• Exercise goal:
Turn the part of the rows that opens with the line containing "At what distance" and runs to the end of the rows into a numbered list. Leave out the blank lines.

--- Data shown ---

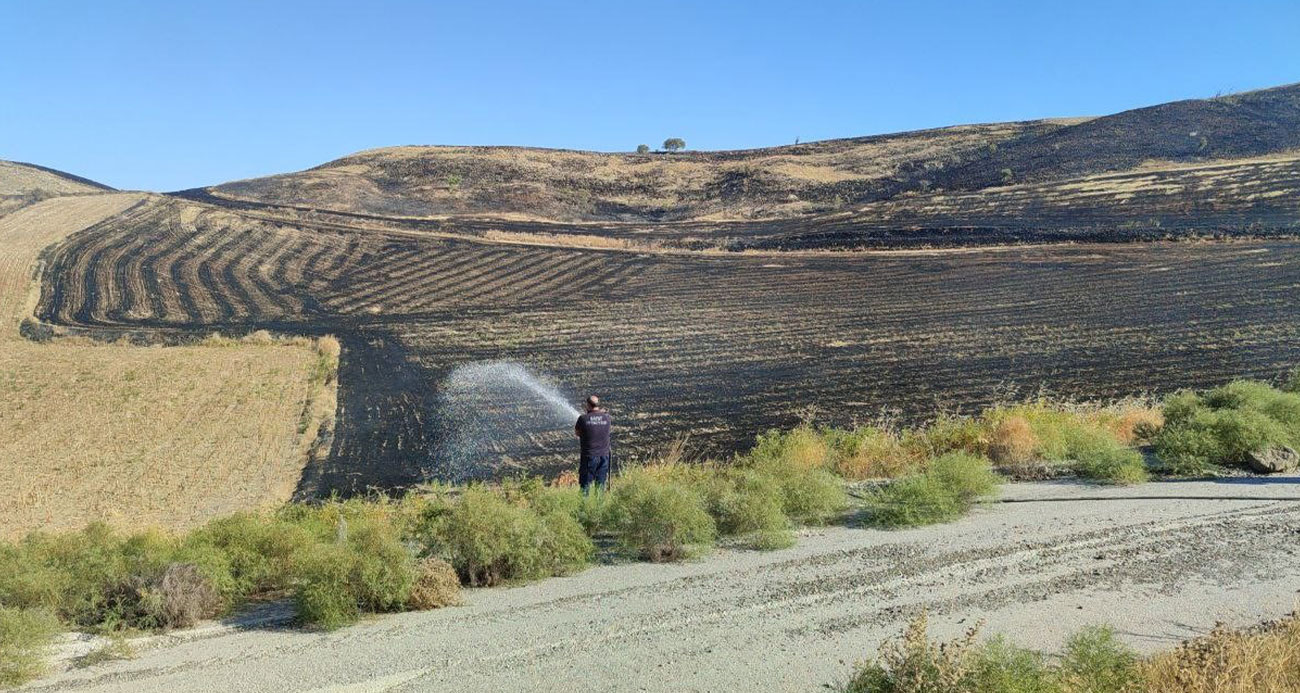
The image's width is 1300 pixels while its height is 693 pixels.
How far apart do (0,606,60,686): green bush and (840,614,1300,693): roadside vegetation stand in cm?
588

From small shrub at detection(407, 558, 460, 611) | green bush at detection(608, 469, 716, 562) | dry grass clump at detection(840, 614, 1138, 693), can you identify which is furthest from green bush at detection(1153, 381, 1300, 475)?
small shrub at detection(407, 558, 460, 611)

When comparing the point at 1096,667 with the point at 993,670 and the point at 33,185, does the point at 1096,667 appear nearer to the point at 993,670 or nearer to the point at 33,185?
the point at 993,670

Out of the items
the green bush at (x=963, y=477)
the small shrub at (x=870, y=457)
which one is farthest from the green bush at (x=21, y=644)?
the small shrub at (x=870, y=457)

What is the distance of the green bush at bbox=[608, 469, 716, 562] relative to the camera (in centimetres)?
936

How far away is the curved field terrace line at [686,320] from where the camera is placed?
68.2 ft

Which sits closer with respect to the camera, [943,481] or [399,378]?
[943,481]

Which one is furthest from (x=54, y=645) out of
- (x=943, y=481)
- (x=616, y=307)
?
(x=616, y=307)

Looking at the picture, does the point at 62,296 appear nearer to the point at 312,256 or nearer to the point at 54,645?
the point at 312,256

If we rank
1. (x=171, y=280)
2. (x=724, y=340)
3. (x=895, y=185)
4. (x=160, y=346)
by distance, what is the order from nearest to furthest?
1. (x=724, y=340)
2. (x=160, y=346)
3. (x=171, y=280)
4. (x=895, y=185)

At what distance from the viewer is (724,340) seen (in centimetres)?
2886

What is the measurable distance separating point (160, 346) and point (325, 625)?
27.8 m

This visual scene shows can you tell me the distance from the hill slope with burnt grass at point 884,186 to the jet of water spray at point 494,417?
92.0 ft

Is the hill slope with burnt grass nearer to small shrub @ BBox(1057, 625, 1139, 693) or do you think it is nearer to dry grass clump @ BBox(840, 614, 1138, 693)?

---

• The response:
1. At what distance from the viewer is (724,340) seen (in centimetres)?
2. 2886
3. What is the measurable distance separating point (160, 346) and point (325, 625)?
4. 27.8 m
5. This visual scene shows can you tell me the distance from the hill slope with burnt grass at point 884,186 to the jet of water spray at point 494,417?
6. 92.0 ft
7. Is the hill slope with burnt grass nearer to small shrub @ BBox(1057, 625, 1139, 693) or do you think it is nearer to dry grass clump @ BBox(840, 614, 1138, 693)?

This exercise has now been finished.